In late 1950, Raeymacker was a member of Battery B, 57th Field Artillery Battalion, 7th Infantry Division, 31st Regimental Combat Team. He was reported missing in action on Dec. 6, 1950, in the vicinity of the Chosin Reservoir in North Korea, when his unit was attacked by enemy forces.
Following the battle, his remains could not be recovered.
On July 27, 2018, following the summit between President Donald Trump and North Korean Supreme Leader Kim Jong-un in June 2018, North Korea turned over 55 boxes, purported to contain the remains of American service members killed during the Korean War.
The remains arrived at Joint Base Pearl Harbor-Hickam in Hawaii on Aug. 1, 2018, and were accessioned into the DPAA laboratory for identification.
To identify Raeymacker's remains, scientists from DPAA used anthropological analysis, and circumstantial and material evidence. Additionally, scientists from the Armed Forces Medical Examiner System used mitochondrial DNA, Y-chromosome DNA and autosomal DNA analysis.

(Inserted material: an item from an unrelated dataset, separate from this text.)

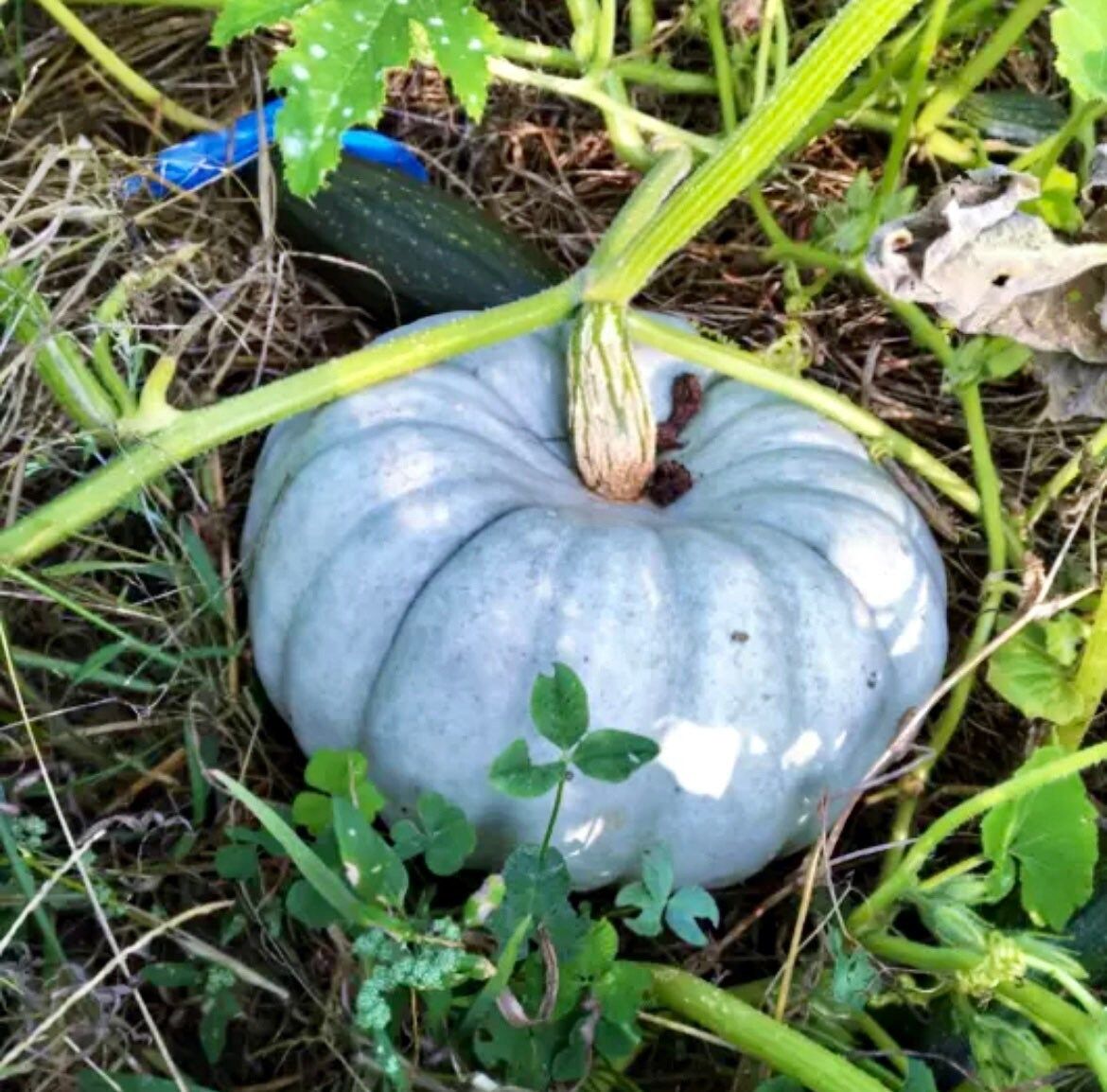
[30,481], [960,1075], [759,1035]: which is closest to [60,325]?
[30,481]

According to the Defense POW/MIA Accounting Agency, there are 7,609 Americans who remain unaccounted for from the Korean War. Using modern technology, identifications continue to be be made from remains that were previously returned by Korean officials, recovered from Korea by American recovery teams or disinterred from unknown graves.
Raeymacker's name is recorded on the Courts of the Missing at the National Memorial Cemetery of the Pacific in Honolulu, along with the others who are missing from the Korean War.
A rosette will be placed next to his name to indicate he has been accounted for. Raeymacker will be buried Oct. 19 in Dunkirk, New York.